The distribution of the drill is not well known, although it seems to survive in a very restricted range of fragmented forests in western Cameroon, Southeast Nigeria and Bioko Island. The critical conservation status of the drill and their ever increasing threats from habitat loss, bush-meat hunting, and disease requires urgent concerted effort to ensure their survival.
For conservation efforts supporting drill survival to be effective, there is an urgent need to monitor the surviving populations, through collection of accurate baseline data on their genetic variability, and socio-ecology that can be shared with researchers, conservationists, local managers, and policy makers. Acquiring accurate data on elusive and endangered primates such as drills, with large home ranges in dense tropical forests, can be logistically problematic if relying exclusively on field observations alone. Fortunately, recent advances in the collection and storage of noninvasive fecal samples from wild populations, and in the application of molecular techniques to the analysis of feces have provided a new approach to the study and management of threatened and endangered species.

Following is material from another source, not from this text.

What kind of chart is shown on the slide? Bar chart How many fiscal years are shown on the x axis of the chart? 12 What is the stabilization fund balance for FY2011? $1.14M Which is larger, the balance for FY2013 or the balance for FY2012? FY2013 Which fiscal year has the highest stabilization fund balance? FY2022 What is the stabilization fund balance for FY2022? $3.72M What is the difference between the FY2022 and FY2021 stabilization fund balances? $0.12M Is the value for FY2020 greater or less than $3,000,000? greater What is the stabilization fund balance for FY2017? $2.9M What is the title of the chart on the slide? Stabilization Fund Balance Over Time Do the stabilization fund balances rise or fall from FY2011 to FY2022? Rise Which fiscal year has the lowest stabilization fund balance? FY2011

Identifying individual drills will revolutionize census data and management techniques in the field in Cameroon, and has enormous conservation value. To date, there is no information on the level genetic diversity within population, nor data on their social structure and group composition. The goal of the proposed study is to employ genetic markers and DNA extracted from feces to identify the number of wild drill groups ranging in the study area, assess the level genetic variability and the extent of gene-flow between neighboring fragmented habitats. We hope that data generated will provide a framework that will potentially help in assessing the extent of threats posed by decrease in genetic variation or reduction in gene-flow, all of which are effects of a shrunken population size, mainly due to bush-meat hunting and habitat loss/ fragmentation. In addition, samples from captive drills will also be analyzed for the same genetic markers to assess their genetic variability (including genetic relationships) and generate information useful for future captive management (especially breeding-pair selection).